Bildhauer Fen de Villiers: „Kunst ist der Lebensnerv unserer Zivilisation“

Der Bildhauer Fen de Villiers sucht in seinem Werk nach Vitalität und Energie. Er hält die heutige Kunstwelt für längst erschöpft und will stattdessen eine neue Ära ästhetischer Kraft einläuten. Im FREILICH-Interview erzählt der gebürtige Schotte über seine Arbeit, was ihn inspiriert und wie er über Politik in der Kunst denkt.

Interview von
29.10.2023
/
6 Minuten Lesezeit
Bildhauer Fen de Villiers: „Kunst ist der Lebensnerv unserer Zivilisation“

Der schottische Bildhauer Fen de Villiers. Bild: Alain Six

FREILICH: Herr de Villiers, wie wurden Sie Künstler? Würden Sie sich überhaupt selbst als Künstler bezeichnen?

Fen de Villiers: Nun ja, ich komme aus einem künstlerischen Umfeld, und der kreative Drang ist in meiner Familie weit verbreitet.

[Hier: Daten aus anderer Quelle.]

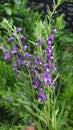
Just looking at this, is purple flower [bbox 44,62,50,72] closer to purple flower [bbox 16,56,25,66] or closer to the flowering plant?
the flowering plant

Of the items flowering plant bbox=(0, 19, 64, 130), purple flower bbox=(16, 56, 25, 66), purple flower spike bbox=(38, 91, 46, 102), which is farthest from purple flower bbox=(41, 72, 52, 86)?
purple flower bbox=(16, 56, 25, 66)

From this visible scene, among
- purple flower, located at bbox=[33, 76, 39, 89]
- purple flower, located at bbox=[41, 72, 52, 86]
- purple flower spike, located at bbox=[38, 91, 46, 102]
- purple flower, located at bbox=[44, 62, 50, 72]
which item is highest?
purple flower, located at bbox=[44, 62, 50, 72]

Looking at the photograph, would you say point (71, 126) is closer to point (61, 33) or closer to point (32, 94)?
point (32, 94)

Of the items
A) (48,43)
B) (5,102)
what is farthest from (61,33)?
(48,43)

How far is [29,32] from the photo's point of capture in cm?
433

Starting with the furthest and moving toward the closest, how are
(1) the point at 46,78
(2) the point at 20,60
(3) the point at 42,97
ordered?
(2) the point at 20,60
(3) the point at 42,97
(1) the point at 46,78

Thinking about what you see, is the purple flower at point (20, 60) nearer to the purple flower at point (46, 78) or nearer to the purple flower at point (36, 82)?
the purple flower at point (36, 82)

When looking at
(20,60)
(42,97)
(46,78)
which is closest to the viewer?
(46,78)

Meine Eltern haben beide eine Ausbildung als Bildhauer gemacht, und ich bin mit dem Prozess des Schaffens aufgewachsen. Von klein auf wurde ich immer dazu ermutigt, mich mit der Herstellung von Dingen aus Ton zu beschäftigen. Ich bezeichne mich selbst nicht als Künstler, da diese Bezeichnung in der heutigen Zeit ein Schimpfwort geworden ist. Ich bezeichne mich als Bildhauer, das ist in der heutigen Zeit direkter und weniger vernebelt.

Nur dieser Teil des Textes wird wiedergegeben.